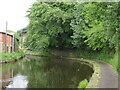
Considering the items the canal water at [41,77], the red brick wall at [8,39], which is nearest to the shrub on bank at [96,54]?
the canal water at [41,77]

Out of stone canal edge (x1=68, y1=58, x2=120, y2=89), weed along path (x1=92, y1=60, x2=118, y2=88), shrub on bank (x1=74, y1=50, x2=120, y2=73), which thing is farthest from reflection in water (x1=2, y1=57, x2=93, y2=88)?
shrub on bank (x1=74, y1=50, x2=120, y2=73)

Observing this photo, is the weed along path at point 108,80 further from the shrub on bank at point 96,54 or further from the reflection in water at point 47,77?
the shrub on bank at point 96,54

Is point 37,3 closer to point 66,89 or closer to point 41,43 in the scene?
point 41,43

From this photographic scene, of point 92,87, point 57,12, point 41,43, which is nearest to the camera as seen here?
point 92,87

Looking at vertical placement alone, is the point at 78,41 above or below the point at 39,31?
below

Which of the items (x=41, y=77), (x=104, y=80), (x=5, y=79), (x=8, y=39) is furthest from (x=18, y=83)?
(x=8, y=39)

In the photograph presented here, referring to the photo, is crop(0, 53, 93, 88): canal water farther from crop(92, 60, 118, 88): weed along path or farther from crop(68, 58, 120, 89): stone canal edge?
crop(92, 60, 118, 88): weed along path

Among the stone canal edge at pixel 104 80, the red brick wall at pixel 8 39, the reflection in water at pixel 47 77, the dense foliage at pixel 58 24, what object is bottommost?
the reflection in water at pixel 47 77

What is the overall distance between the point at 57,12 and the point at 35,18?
624cm

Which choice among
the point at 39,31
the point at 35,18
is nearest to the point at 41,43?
the point at 39,31

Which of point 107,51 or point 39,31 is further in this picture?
point 39,31

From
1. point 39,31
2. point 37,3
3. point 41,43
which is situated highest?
point 37,3

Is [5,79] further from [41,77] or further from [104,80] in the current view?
[104,80]

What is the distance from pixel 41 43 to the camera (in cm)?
3475
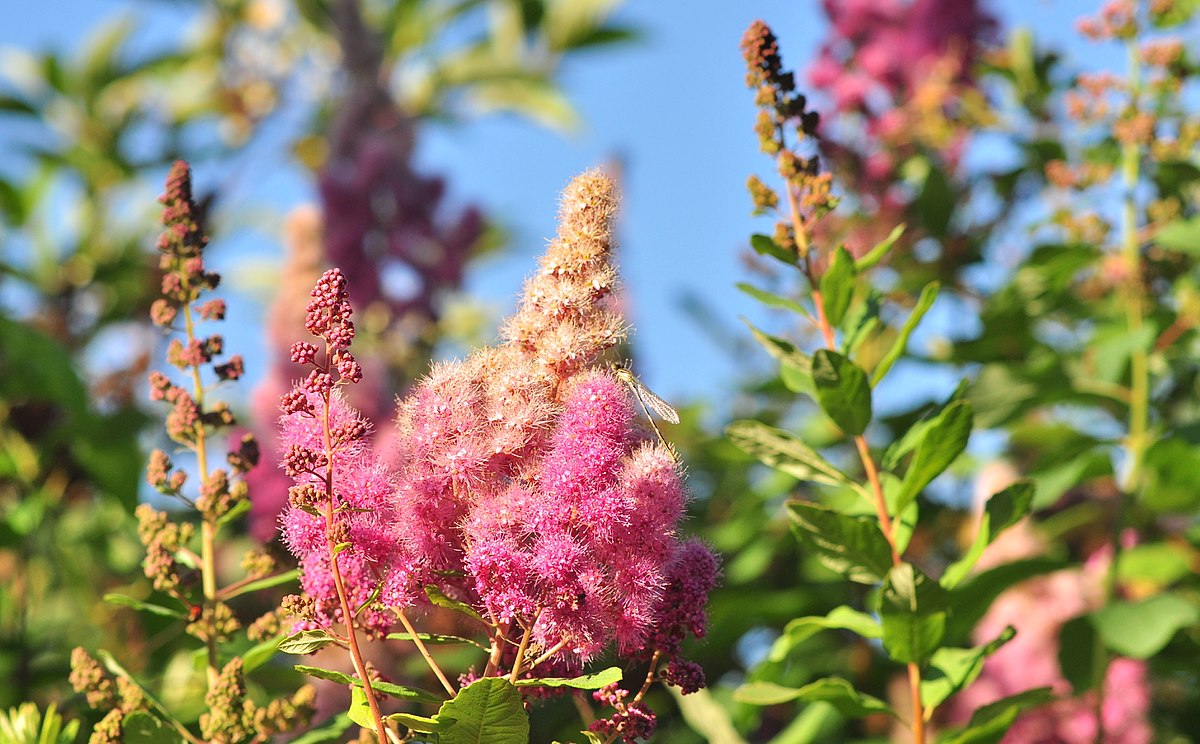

______________________________

_YOUR GOAL_
Lay out all the lines of the records above as a Markdown table with the columns "Number" and "Line." Number each row, skip blank lines, and leave the pictures out.

_OUTPUT OF THE EXERCISE_
| Number | Line |
|---|---|
| 1 | Considering the items the canal water at [41,77], the red brick wall at [8,39], which is nearest to the shrub on bank at [96,54]? |
| 2 | the canal water at [41,77] |
| 3 | Out of stone canal edge (x1=68, y1=58, x2=120, y2=89), weed along path (x1=92, y1=60, x2=118, y2=88), shrub on bank (x1=74, y1=50, x2=120, y2=73), which thing is farthest from reflection in water (x1=2, y1=57, x2=93, y2=88)? |
| 4 | shrub on bank (x1=74, y1=50, x2=120, y2=73) |
| 5 | Observing this photo, is the weed along path at point 108,80 further from the shrub on bank at point 96,54 or further from the reflection in water at point 47,77? |
| 6 | the shrub on bank at point 96,54 |
| 7 | Is point 37,3 closer to point 66,89 or closer to point 41,43 in the scene? |
| 8 | point 41,43 |
| 9 | From this photographic scene, of point 92,87, point 57,12, point 41,43, which is nearest to the camera as seen here? |
| 10 | point 92,87 |
| 11 | Looking at vertical placement alone, is the point at 78,41 above or below the point at 39,31? |
| 12 | below |
| 13 | Which of the items (x=41, y=77), (x=104, y=80), (x=5, y=79), (x=8, y=39) is furthest from (x=18, y=83)? |
| 14 | (x=8, y=39) |
| 15 | In the photograph presented here, referring to the photo, is crop(0, 53, 93, 88): canal water farther from crop(92, 60, 118, 88): weed along path or farther from crop(68, 58, 120, 89): stone canal edge? |
| 16 | crop(92, 60, 118, 88): weed along path |
| 17 | Among the stone canal edge at pixel 104 80, the red brick wall at pixel 8 39, the reflection in water at pixel 47 77, the dense foliage at pixel 58 24, what object is bottommost? |
| 18 | the reflection in water at pixel 47 77 |
| 19 | What is the overall distance between the point at 57,12 and the point at 35,18? |
| 20 | 624cm |
| 21 | Which choice among |
| 22 | the point at 39,31 |
| 23 | the point at 35,18 |
| 24 | is nearest to the point at 41,43? |
| 25 | the point at 39,31 |
| 26 | Which of point 107,51 or point 39,31 is further in this picture? |
| 27 | point 39,31 |
| 28 | From |
| 29 | 1. point 39,31 |
| 30 | 2. point 37,3 |
| 31 | 3. point 41,43 |
| 32 | which is situated highest? |
| 33 | point 37,3 |
| 34 | Is [5,79] further from [41,77] or further from [104,80] in the current view? |
| 35 | [104,80] |
| 36 | What is the distance from pixel 41 43 to the camera (in cm)? |
| 37 | 3475 |